To do: Everything from the line with "If we look at" through the last line of the records below should be copied exactly, both ends included.

Dataset records:
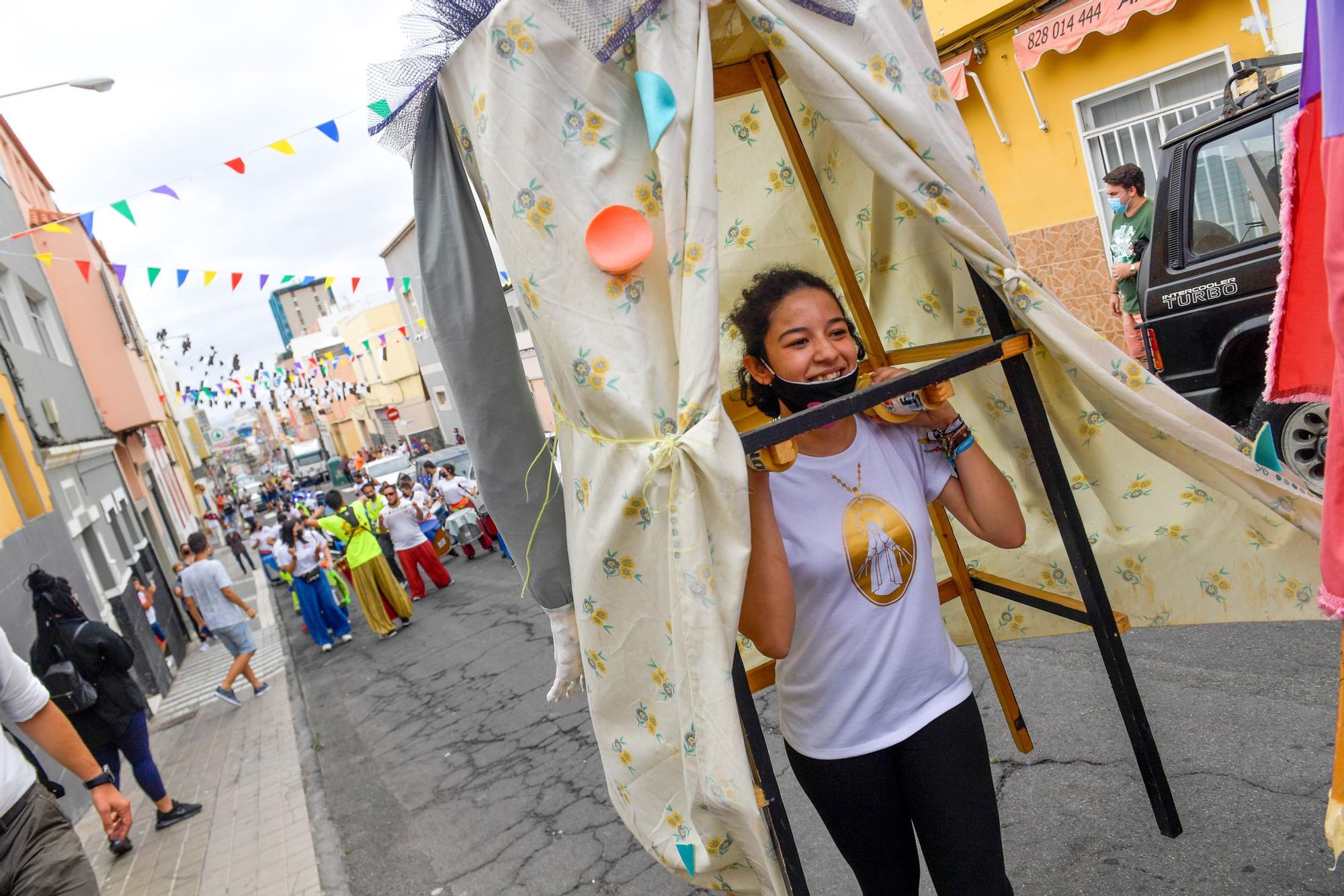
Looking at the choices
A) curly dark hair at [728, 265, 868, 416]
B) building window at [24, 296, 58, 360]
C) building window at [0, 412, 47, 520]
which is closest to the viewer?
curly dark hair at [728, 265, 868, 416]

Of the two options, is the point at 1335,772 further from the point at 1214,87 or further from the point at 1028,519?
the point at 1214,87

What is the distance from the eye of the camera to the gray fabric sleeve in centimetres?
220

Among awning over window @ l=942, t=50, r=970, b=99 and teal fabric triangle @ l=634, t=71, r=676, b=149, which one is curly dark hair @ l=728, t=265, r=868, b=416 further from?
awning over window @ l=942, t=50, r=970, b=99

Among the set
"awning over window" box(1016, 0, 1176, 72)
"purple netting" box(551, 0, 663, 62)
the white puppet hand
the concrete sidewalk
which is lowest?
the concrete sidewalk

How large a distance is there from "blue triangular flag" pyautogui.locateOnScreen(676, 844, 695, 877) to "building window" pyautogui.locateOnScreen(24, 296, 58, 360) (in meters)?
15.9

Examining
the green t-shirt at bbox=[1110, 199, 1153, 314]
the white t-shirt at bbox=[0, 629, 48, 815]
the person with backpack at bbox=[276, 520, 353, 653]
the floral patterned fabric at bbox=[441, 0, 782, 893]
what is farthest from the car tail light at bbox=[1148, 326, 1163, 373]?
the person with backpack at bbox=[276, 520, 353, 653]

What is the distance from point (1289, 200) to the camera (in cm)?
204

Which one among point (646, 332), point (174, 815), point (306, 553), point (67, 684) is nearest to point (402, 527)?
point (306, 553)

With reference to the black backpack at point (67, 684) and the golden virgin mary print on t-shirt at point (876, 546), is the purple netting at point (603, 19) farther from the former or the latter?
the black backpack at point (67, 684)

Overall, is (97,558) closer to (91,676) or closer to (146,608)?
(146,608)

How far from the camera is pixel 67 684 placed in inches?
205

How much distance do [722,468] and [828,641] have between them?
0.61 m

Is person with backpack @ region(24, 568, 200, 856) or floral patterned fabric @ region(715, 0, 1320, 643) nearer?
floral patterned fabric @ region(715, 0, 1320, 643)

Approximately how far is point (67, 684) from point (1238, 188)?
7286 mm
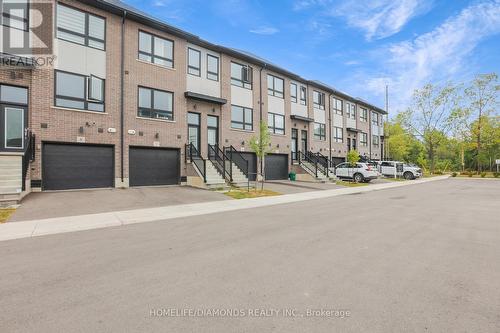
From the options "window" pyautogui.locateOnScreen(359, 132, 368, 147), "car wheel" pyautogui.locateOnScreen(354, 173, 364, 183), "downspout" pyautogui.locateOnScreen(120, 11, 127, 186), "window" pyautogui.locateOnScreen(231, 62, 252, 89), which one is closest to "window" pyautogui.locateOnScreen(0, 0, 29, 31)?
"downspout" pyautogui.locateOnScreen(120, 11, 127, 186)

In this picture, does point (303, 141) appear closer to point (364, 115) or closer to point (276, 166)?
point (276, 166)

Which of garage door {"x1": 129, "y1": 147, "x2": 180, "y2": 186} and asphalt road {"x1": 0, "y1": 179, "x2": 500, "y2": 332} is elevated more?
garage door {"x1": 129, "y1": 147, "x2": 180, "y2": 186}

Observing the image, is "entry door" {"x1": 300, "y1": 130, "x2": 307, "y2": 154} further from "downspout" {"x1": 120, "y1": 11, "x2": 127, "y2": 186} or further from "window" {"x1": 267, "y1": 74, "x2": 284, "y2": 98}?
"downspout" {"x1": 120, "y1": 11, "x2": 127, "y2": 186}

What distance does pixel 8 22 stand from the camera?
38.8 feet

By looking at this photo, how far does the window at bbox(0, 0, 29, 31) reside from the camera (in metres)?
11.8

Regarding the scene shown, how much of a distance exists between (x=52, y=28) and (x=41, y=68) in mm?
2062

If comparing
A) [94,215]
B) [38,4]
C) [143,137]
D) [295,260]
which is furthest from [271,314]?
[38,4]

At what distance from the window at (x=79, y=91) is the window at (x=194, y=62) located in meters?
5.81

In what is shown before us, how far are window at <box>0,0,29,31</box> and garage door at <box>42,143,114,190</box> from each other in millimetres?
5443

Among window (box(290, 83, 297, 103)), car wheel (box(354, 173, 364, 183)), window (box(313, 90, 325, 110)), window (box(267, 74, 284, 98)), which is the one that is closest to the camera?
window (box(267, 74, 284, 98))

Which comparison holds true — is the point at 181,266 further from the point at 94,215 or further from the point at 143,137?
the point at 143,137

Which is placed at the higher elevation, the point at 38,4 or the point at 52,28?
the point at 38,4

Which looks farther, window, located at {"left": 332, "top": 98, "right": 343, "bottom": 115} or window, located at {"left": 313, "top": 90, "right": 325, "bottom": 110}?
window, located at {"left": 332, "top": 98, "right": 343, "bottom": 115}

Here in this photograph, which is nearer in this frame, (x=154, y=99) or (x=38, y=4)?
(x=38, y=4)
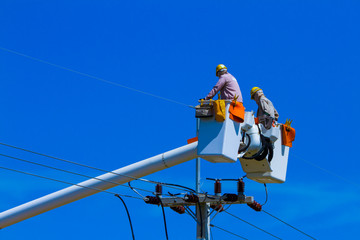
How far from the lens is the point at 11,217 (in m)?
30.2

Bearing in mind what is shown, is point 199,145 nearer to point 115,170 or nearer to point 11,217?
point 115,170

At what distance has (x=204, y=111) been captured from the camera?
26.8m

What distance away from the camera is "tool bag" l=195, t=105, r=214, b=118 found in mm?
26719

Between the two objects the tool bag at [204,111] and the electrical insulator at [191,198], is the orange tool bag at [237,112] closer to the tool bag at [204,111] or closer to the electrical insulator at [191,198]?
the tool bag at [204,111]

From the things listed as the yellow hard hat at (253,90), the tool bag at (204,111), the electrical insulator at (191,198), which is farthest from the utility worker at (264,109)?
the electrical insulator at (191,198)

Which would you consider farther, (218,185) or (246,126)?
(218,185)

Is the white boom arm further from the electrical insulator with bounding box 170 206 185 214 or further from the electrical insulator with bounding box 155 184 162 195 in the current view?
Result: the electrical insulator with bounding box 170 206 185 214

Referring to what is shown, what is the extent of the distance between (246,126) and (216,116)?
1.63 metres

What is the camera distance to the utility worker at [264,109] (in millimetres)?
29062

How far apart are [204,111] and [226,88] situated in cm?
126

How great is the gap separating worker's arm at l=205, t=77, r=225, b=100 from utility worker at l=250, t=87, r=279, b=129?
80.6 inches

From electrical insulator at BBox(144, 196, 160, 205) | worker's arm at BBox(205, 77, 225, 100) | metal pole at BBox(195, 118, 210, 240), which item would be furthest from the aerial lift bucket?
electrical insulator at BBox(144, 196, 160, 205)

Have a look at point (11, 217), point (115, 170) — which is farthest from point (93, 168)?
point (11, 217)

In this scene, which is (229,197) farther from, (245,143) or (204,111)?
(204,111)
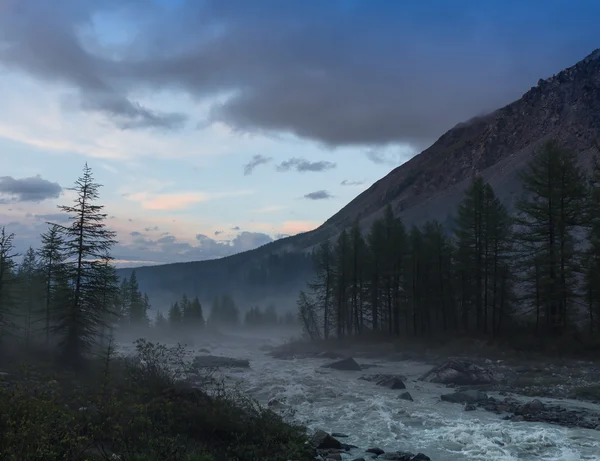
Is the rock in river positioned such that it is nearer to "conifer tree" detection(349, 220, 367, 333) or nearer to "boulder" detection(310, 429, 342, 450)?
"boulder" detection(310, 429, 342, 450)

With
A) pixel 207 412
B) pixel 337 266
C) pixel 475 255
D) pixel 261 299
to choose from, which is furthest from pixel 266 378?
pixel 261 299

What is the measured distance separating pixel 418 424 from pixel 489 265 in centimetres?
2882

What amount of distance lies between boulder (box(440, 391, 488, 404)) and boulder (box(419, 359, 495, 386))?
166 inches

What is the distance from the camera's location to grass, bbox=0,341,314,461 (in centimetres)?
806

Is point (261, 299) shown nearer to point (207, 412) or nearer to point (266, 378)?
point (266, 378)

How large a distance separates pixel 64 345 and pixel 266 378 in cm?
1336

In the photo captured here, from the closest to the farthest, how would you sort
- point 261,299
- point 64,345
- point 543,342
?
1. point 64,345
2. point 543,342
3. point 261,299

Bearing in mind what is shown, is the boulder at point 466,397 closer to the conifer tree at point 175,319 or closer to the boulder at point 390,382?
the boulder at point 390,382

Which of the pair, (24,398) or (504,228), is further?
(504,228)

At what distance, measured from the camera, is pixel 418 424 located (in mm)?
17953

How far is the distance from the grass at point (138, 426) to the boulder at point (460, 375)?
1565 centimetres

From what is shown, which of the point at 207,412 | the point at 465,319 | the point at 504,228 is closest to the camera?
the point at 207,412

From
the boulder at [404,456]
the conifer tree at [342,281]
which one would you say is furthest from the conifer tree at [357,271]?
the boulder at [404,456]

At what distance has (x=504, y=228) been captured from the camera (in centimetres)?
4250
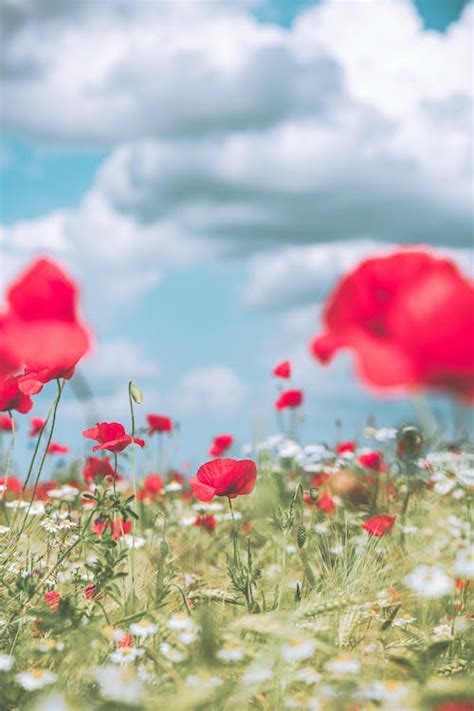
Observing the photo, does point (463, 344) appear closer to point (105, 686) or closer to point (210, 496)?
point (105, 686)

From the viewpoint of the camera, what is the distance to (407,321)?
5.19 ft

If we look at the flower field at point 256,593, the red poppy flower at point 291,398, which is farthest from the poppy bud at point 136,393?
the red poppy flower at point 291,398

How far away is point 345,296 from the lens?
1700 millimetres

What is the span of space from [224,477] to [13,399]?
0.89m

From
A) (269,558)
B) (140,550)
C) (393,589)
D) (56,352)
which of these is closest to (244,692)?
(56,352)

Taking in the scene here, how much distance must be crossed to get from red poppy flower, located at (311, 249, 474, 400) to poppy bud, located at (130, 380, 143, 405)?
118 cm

Written solution:
If we look at the flower field at point 256,593, the red poppy flower at point 291,398, which is farthest from the poppy bud at point 136,393?
the red poppy flower at point 291,398

How far away is point 345,296 from the lens?
1700 millimetres

What is the span of space from [224,477] to [13,399]?
0.89m

From
A) (269,558)
B) (140,550)
C) (393,589)
D) (56,352)
which of these is closest to (244,692)?
(56,352)

Taking in the scene here, how much distance must be crossed to get from red poppy flower, located at (311, 249, 474, 400) to poppy bud, located at (130, 380, 143, 405)?
118 cm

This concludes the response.